Goal:
Present each line of the material below as a numbered list, skipping blank lines and leaving out the pictures.

Data to use:

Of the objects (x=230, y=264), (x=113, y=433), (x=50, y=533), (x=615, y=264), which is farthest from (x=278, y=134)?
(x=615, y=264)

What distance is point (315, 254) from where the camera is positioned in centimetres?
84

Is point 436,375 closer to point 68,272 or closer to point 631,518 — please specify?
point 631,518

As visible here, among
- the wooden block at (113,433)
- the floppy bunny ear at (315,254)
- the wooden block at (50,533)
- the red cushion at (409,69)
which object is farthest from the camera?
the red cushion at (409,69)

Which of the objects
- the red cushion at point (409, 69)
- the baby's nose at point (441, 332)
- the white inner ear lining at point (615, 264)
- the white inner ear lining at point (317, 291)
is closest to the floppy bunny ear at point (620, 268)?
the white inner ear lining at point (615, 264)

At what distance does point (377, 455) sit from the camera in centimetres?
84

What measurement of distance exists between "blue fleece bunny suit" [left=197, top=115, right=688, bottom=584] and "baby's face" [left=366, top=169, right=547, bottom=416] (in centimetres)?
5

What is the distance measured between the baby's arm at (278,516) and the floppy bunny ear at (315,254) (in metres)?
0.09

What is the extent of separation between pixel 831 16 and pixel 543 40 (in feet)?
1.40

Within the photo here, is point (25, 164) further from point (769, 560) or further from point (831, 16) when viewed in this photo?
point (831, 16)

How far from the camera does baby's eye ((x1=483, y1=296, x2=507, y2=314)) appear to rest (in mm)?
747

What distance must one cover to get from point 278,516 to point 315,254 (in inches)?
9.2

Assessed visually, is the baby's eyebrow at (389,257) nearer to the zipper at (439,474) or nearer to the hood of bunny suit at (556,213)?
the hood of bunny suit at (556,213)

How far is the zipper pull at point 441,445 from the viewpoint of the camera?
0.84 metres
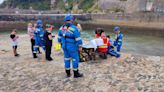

Task result:
1. Of the objects (x=230, y=264), (x=113, y=433), (x=50, y=533), (x=615, y=264), which is farthest from (x=278, y=134)?
2. (x=615, y=264)
3. What distance is point (315, 254) from where the camera is positioned in centimetres?
4. 84
5. Is point 436,375 closer to point 68,272 or closer to point 631,518 — please specify?
6. point 631,518
7. As visible here, among
8. - the wooden block at (113,433)
9. - the floppy bunny ear at (315,254)
10. - the wooden block at (50,533)
11. - the red cushion at (409,69)
12. which object is farthest from the camera?
13. the red cushion at (409,69)
14. Which of the objects
15. - the red cushion at point (409, 69)
16. - the baby's nose at point (441, 332)
17. - the white inner ear lining at point (615, 264)
18. - the white inner ear lining at point (317, 291)
19. is closest to the floppy bunny ear at point (620, 268)?
20. the white inner ear lining at point (615, 264)
21. At what distance does point (377, 455) sit from the camera in centimetres?
22. 84
23. What measurement of distance exists between "blue fleece bunny suit" [left=197, top=115, right=688, bottom=584] and "baby's face" [left=366, top=169, right=547, bottom=416] (in centimetres)?
24. 5
25. What is the distance measured between the baby's arm at (278,516) and the floppy bunny ear at (315,254) (in metres)?
26. 0.09
27. What is the extent of separation between pixel 831 16 and pixel 543 40 (in feet)?
28. 1.40
29. Within the photo here, is point (25, 164) further from point (769, 560) or further from point (831, 16) when viewed in this photo?
30. point (831, 16)
31. How far from the camera does baby's eye ((x1=483, y1=296, x2=507, y2=314)) appear to rest (in mm)?
32. 747
33. What distance must one cover to get from point 278,516 to point 315,254 (in inches)?
34. 9.2
35. Assessed visually, is the baby's eyebrow at (389,257) nearer to the zipper at (439,474) or nearer to the hood of bunny suit at (556,213)?
36. the hood of bunny suit at (556,213)
37. How far is the zipper pull at point 441,445 from the viewpoint of the camera?
38. 0.84 metres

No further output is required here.